═════ Dataset records

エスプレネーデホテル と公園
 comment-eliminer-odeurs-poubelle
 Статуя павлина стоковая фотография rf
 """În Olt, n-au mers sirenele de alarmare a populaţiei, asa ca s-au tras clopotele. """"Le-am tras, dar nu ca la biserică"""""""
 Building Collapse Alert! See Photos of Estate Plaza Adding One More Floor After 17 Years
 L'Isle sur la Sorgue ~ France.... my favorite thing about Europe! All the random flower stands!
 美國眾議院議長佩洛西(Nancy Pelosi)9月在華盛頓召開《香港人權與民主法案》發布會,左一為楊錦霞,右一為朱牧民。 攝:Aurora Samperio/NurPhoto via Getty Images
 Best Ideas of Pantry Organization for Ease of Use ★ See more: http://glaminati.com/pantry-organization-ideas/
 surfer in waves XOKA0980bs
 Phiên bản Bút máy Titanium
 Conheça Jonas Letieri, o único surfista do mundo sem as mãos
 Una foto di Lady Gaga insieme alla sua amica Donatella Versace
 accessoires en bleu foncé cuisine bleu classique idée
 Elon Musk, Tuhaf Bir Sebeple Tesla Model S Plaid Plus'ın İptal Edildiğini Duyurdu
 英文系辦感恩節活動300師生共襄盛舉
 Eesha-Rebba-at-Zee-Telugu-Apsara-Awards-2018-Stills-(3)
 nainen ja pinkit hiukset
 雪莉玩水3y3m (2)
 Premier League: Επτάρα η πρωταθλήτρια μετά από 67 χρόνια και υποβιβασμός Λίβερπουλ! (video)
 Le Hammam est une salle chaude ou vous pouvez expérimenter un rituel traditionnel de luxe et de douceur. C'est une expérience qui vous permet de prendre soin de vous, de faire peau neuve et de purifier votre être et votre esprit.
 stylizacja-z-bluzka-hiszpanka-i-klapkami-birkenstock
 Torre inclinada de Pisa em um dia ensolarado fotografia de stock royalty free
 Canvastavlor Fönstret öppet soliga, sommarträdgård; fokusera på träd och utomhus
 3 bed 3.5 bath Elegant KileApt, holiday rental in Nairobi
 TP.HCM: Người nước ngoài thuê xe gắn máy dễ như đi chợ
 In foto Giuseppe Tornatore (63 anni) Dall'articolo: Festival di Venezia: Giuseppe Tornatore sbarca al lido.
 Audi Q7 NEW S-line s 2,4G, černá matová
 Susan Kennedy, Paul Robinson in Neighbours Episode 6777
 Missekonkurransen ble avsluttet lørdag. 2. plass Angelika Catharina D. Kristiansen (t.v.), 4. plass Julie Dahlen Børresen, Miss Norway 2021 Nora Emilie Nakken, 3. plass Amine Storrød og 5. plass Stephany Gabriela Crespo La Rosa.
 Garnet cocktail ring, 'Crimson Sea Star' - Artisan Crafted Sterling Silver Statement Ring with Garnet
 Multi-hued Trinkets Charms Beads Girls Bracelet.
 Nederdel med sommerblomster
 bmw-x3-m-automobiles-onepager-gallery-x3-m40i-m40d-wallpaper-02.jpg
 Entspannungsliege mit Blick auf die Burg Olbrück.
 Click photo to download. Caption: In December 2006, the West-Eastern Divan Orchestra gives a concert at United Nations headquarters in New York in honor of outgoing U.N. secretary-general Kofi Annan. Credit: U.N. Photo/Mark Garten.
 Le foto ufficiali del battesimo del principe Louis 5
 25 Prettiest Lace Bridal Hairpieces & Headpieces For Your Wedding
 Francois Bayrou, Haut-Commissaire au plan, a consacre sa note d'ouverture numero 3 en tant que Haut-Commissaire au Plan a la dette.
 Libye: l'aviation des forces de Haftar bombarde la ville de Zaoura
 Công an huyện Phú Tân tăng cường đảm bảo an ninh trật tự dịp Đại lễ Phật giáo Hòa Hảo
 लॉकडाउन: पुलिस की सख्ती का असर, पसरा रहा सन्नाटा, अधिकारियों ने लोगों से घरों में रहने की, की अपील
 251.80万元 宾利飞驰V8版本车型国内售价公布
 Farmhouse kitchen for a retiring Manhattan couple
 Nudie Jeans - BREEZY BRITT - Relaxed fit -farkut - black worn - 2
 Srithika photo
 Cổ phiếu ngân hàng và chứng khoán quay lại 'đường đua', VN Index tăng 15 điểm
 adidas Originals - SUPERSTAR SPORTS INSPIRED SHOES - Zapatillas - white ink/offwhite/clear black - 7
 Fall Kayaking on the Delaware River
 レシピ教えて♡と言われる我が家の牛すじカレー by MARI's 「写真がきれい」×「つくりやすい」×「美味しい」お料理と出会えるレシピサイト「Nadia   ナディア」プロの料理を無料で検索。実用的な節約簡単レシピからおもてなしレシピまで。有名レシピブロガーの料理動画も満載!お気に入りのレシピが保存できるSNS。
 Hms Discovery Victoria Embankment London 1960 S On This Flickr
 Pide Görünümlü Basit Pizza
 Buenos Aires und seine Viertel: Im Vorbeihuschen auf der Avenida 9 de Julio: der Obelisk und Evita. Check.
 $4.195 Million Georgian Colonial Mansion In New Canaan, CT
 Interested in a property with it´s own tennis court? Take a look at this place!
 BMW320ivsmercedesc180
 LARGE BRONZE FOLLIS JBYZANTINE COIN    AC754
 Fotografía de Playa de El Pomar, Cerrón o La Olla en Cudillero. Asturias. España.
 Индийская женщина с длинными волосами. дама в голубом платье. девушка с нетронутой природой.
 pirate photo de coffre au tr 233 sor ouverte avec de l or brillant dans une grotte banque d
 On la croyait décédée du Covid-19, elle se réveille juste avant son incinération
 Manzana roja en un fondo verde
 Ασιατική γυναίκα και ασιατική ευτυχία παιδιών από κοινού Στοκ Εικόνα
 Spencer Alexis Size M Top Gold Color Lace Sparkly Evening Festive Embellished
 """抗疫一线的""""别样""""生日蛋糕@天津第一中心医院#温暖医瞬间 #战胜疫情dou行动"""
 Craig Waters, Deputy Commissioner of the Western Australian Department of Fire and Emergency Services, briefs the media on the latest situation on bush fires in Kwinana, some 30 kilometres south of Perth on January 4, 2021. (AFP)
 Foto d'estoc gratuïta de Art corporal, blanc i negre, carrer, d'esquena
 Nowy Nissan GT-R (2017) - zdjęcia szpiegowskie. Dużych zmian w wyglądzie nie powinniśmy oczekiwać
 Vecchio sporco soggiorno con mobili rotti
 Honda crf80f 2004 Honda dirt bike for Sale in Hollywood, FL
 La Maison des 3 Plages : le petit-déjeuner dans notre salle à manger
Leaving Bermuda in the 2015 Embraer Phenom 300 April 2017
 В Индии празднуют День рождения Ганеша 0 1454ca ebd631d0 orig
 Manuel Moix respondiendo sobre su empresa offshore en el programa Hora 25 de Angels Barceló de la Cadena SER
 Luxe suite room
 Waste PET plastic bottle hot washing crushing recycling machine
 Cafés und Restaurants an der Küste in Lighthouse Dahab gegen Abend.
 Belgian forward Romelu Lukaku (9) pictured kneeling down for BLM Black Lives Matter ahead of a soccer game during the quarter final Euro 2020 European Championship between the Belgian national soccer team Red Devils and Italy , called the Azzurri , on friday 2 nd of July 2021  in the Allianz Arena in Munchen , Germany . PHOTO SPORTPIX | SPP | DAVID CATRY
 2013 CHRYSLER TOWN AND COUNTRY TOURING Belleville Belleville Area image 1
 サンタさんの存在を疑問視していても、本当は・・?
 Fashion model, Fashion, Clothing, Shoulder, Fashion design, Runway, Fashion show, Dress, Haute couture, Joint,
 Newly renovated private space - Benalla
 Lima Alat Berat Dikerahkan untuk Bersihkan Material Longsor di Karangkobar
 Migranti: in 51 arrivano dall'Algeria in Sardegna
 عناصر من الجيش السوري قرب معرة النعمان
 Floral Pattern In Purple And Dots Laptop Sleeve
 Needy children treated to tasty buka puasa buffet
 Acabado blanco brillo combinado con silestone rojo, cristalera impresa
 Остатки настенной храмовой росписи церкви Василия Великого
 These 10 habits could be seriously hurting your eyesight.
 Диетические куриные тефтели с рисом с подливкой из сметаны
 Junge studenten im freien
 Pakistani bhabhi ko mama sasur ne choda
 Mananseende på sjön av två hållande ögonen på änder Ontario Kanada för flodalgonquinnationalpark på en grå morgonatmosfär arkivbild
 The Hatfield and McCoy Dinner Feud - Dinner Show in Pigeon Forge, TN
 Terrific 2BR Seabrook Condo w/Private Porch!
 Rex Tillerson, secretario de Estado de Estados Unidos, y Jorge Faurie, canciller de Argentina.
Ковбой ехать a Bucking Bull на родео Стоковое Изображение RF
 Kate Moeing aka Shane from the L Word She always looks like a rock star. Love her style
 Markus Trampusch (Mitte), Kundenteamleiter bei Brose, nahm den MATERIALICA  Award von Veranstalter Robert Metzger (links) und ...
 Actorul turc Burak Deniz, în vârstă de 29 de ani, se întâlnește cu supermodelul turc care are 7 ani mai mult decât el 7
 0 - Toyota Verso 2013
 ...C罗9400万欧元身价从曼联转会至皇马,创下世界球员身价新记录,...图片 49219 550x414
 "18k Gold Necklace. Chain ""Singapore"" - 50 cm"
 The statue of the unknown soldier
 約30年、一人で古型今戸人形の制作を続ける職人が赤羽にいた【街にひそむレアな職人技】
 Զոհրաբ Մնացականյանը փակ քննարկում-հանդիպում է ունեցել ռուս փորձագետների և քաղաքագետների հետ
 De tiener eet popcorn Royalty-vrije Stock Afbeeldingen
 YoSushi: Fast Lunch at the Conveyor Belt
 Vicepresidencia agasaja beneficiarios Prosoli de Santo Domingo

══════════

> [Work to be completed]:
Take every line from the data that includes the word "salle".

> [Exercise answer]:
 Le Hammam est une salle chaude ou vous pouvez expérimenter un rituel traditionnel de luxe et de douceur. C'est une expérience qui vous permet de prendre soin de vous, de faire peau neuve et de purifier votre être et votre esprit.
 La Maison des 3 Plages : le petit-déjeuner dans notre salle à manger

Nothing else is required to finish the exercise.